QUOTED PASSAGE:
• • •

Further analysis by various demographics and classifications helps to gain insights and uncover ways to improve alignment. For example: 

  • Comparing the differences where differences of opinion and beliefs exist. These are areas where change may have a particularly high impact on alignment. 

  • Comparing results between business units may yield interesting information including the ability to see pockets of strength, weakness, and risk. Where some business units are well aligned while other struggle you may find successes and strengths to recognize as best practices. 

  • Analysis by organization level (executive, management, staff) identifies differences of opinion - perhaps even differences of reality - that are organizationally based. 

Developing an Action Plan: Measurement without action is futile, and action without deliberation is foolish. Deliberate action begins with goals - knowing what you want to accomplish. Measures provide the baseline from which to establish goals. Remember in goal-setting that the objective is improvement - not perfection. Set ambitious but realistic and attainable goals. Then use the measures and results of the analysis to define an action plan that will: 

  • Leverage strengths by propagating them to troubled areas, by ensuring that they are repeatable, and by integrating them into the core values and culture of your organization.

• • •

TASK SET:
**a.** In the passage on organizational alignment, what does it say the objective is in goal-setting?
**b.** List the organization levels named in the passage on organizational alignment.
**c.** Resume the passage on organizational alignment from its last sentence.
The rows after the passage on organizational alignment have nothing to do with any of this.

EXERCISE DATA:

• • •

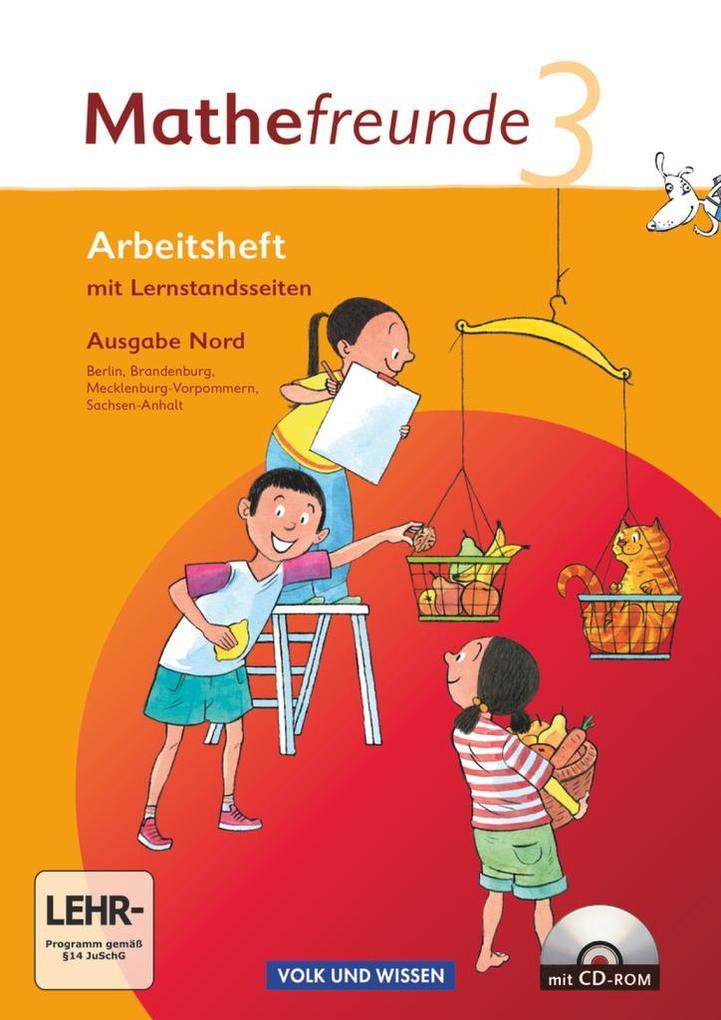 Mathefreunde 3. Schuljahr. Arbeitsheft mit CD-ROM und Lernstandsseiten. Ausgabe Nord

• • •

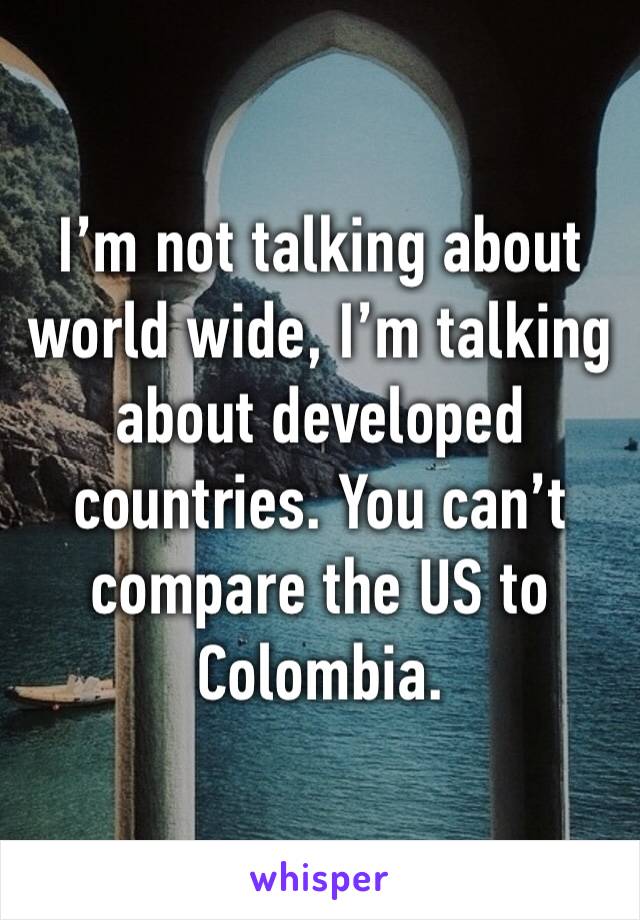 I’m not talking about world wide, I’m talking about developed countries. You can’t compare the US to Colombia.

• • •

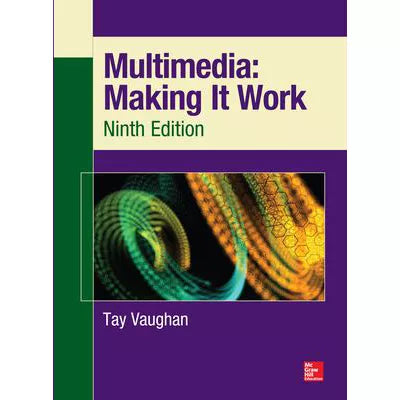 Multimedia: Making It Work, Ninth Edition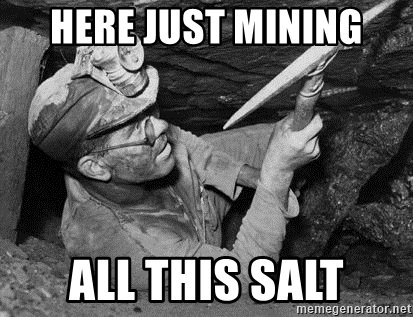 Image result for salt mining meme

• • •

ANSWERS TO EACH TASK:
**a.** Improvement, not perfection.

**b.** Executive, management, staff

**c.**
  • Remediate weaknesses by changing the communications, expectations, and behaviors that are found at the root cause of each weakness. Realize that you can't directly change beliefs. By changing communications, expectations, and behaviors in a planned way it is possible to change beliefs indirectly and over time. 

  • Mitigate risks, often by instantiating best practices in troubled areas. Similar to weaknesses, risks are addressed by changing communications, expectations, and behaviors. In both instances remember that you can't directly change beliefs. 

Complete the action plan with tactics. Know not only what you want to accomplish but how you plan to achieve it. Be specific about which communications, expectations, and behaviors to change and about how you will change them. Improve the probability of success with attention to the barriers including politics, territorialism, resistance, defensiveness, and culture of "the way we've always done it." 

Taking Action: What more is there to say here? If you've done the earlier steps well, then you know what to do, why you're doing it, and what results you expect to achieve. Execute the plan and begin to change the way that business and IT work together. Don't expect miracles. Expect progress and steady improvement. 

PUTTING THESE CONCEPTS TO WORK

The entire survey and an example of a completed survey with scoring are available as attachments on this page in the top right corner. You’ll see quickly that a survey is primarily a data-gathering tool and the real value is derived from what you do with the data. Conducting and administering the survey is a complex undertaking. Processing the data and analyzing the results can also be challenging. Eckerson Group can help you to meet these challenges. Eckerson Education can conduct a one- to a three-day workshop to help you plan, prepare, and get started. Eckerson Consulting provides even more guidance with services to tailor the survey to your organization, identify the survey population, conduct the survey, process the data, analyze the results, and develop an action plan. Our consultants understand and appreciate the power of healthy analytic culture and the importance of business/IT relationships as a critical element of that culture.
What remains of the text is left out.